> [Task list]:
A. In the baseball report, what ERA has Ramiro Mendoza maintained since returning from his rehab assignment?
B. Reproduce the passage of the baseball report that starts at "Joe Nelson and" and ends at "inning of work.".

> [Document excerpt]:
Ramiro Mendoza continued to pitch brilliantly last night, logging another two innings of perfect relief while maintaining a 2.08 ERA since returning from his long rehab assignment. The embattled pitcher, coined by Bob Lobel as "The Embedded Yankee," continued to fly under the radar while performing well in critical innings. Will the "Sign Ramiro Now" battle cry begin soon?

Joe Nelson and Jimmy Anderson (designated for assignment) were mercifully sent down while Mendoza held the line against the Orioles for three innings in the first game of last week's doubleheader. And in the turning-point game on Saturday, Mendoza was an unsung hero again by going two innings for the win after Curtis Leskanic (walks) and Mark Malaska (home run) allowed the Yankees to pull away after the bench-clearing brawl. Alan Embree held his own in the epic battle on Saturday -- as he did for three games last week -- by not giving up any earned runs. Malaska, meanwhile, maintains a pace of giving up a run per inning of work.

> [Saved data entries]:
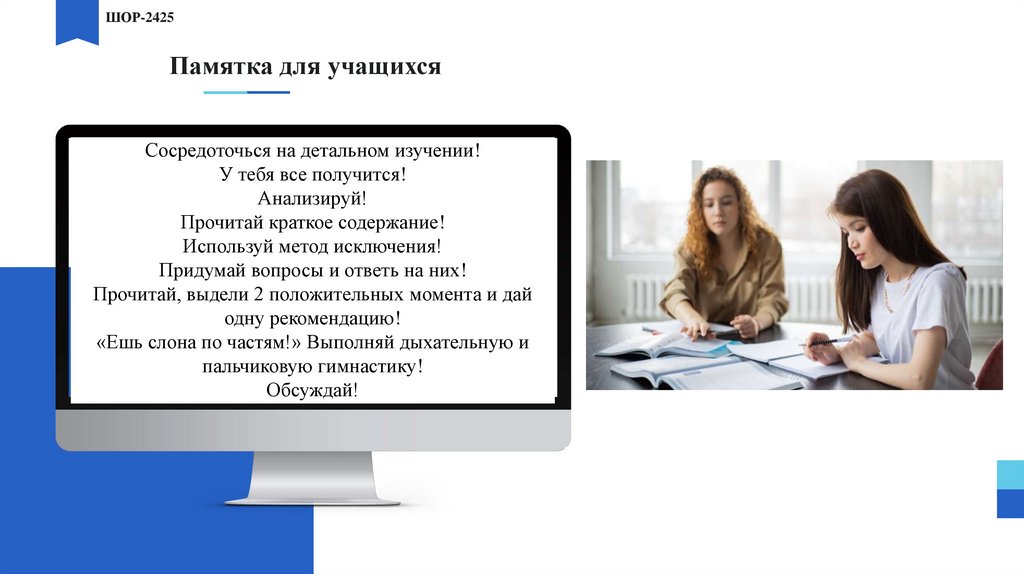 ШОР-2425

Памятка для учащихся

Сосредоточься на детальном изучении!
У тебя все получится!
Анализируй!
Прочитай краткое содержание!
Используй метод исключения!
Придумай вопросы и ответь на них!
Прочитай, выдели 2 положительных момента и дай одну рекомендацию!
«Ешь слона по частям!» Выполняй дыхательную и пальчиковую гимнастику!
Обсуждай!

> [Expected responses]:
A. 2.08

B.
Joe Nelson and Jimmy Anderson (designated for assignment) were mercifully sent down while Mendoza held the line against the Orioles for three innings in the first game of last week's doubleheader. And in the turning-point game on Saturday, Mendoza was an unsung hero again by going two innings for the win after Curtis Leskanic (walks) and Mark Malaska (home run) allowed the Yankees to pull away after the bench-clearing brawl. Alan Embree held his own in the epic battle on Saturday -- as he did for three games last week -- by not giving up any earned runs. Malaska, meanwhile, maintains a pace of giving up a run per inning of work.